Saturday, February 10, 2007

Senate Dems Consider Honoring Pro-abortion Anti-Abstinence Activist

"The U.S. emphasis on stopping young people from beginning intercourse…may be directly and indirectly harming American youth." --Cynthia Dailard


Cynthia Dailard , who recently passed away, believed that teaching abstinence to children might hurt them. So she spent much of her life's work writing, speaking and generally promoting this lie:

Adolescence is a time marked by physiological and psychological maturation. The formation and testing of romantic attachments and the physical expression of sexual feelings are a natural and developmentally appropriate part of this process.


Teach comprehensive sex education to teenagers, and they are much better off, Dailard believed.


"Contraception is the most effective way to help people avoid unintended pregnancy."3


Luckily, facts - as John Adams once said - are stubborn things, and "whatever may be our wishes, our inclination, or the dictates of our passions, they cannot alter the state of facts and evidence."

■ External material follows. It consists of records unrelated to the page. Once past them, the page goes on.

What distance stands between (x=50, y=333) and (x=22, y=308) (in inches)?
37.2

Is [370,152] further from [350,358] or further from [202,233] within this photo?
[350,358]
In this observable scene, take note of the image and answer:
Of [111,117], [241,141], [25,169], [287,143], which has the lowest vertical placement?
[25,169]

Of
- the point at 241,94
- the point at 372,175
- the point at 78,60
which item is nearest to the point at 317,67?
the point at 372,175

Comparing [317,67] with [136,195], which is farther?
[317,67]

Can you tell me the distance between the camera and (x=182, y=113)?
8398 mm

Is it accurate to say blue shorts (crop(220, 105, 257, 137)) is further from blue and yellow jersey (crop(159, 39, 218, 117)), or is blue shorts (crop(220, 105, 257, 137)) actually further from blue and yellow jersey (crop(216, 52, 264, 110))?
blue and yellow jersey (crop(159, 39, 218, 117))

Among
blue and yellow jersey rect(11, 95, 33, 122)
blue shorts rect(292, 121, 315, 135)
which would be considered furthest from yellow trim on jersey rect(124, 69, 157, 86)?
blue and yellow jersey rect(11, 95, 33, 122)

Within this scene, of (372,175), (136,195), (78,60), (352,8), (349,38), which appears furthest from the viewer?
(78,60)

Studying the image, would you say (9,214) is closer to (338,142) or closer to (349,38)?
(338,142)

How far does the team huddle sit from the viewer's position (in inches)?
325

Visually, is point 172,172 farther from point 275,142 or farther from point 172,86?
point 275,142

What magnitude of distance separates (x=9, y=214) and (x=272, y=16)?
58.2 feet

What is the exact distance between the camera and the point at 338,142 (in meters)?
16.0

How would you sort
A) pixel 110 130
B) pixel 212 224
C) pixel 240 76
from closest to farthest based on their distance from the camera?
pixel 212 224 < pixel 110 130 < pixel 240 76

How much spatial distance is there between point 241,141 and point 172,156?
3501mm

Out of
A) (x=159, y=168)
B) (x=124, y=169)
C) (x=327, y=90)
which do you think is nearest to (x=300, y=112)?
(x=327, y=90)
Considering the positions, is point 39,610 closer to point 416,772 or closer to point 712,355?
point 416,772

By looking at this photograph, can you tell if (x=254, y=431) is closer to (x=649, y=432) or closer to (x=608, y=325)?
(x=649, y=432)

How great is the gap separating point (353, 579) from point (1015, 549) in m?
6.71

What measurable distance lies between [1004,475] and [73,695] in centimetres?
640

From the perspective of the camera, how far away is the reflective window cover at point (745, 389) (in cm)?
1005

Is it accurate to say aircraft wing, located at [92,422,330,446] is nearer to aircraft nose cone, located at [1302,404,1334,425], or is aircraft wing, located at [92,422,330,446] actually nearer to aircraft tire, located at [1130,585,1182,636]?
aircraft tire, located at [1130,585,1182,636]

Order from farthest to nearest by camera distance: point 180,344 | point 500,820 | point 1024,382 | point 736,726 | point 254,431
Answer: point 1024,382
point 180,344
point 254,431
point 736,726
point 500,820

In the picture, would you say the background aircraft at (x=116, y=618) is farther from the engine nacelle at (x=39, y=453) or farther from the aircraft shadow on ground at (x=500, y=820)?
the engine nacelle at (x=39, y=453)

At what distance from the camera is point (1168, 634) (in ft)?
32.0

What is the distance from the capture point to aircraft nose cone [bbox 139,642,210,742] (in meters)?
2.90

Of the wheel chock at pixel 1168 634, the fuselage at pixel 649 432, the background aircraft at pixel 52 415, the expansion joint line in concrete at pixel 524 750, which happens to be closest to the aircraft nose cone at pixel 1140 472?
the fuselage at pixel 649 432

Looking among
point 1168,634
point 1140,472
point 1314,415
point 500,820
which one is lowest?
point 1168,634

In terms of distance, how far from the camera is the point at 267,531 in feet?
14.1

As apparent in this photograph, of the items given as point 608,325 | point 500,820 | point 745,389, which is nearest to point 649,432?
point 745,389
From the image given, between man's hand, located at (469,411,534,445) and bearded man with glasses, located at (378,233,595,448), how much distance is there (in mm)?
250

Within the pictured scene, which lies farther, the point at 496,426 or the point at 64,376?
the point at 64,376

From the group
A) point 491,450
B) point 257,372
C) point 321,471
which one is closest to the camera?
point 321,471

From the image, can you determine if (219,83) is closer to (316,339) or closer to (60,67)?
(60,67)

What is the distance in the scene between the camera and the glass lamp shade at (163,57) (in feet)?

Thus, it matters not that liberals like Cynthia Dailard are passionate about teaching kids how to put condoms on bananas and telling them which birth control is best. A rational examination of the evidence - the physical, emotional, cultural and economic ramifications of unwed teen pregnancy - points directly to the necessity of an unequivocal abstinence-only message.


Dailard also railed against attempts to curtail or ban abortion. She called South Dakota's attempt to ban abortion a "punitive and misguided approach."


If Senator Hillary Clinton and other pro-abortion Democrats have their way, Congress will pass a resolution (H. Con. Res.39 and S. Res. 36) posthumously honoring Dailard's life of pro-abortion, anti-abstinence work.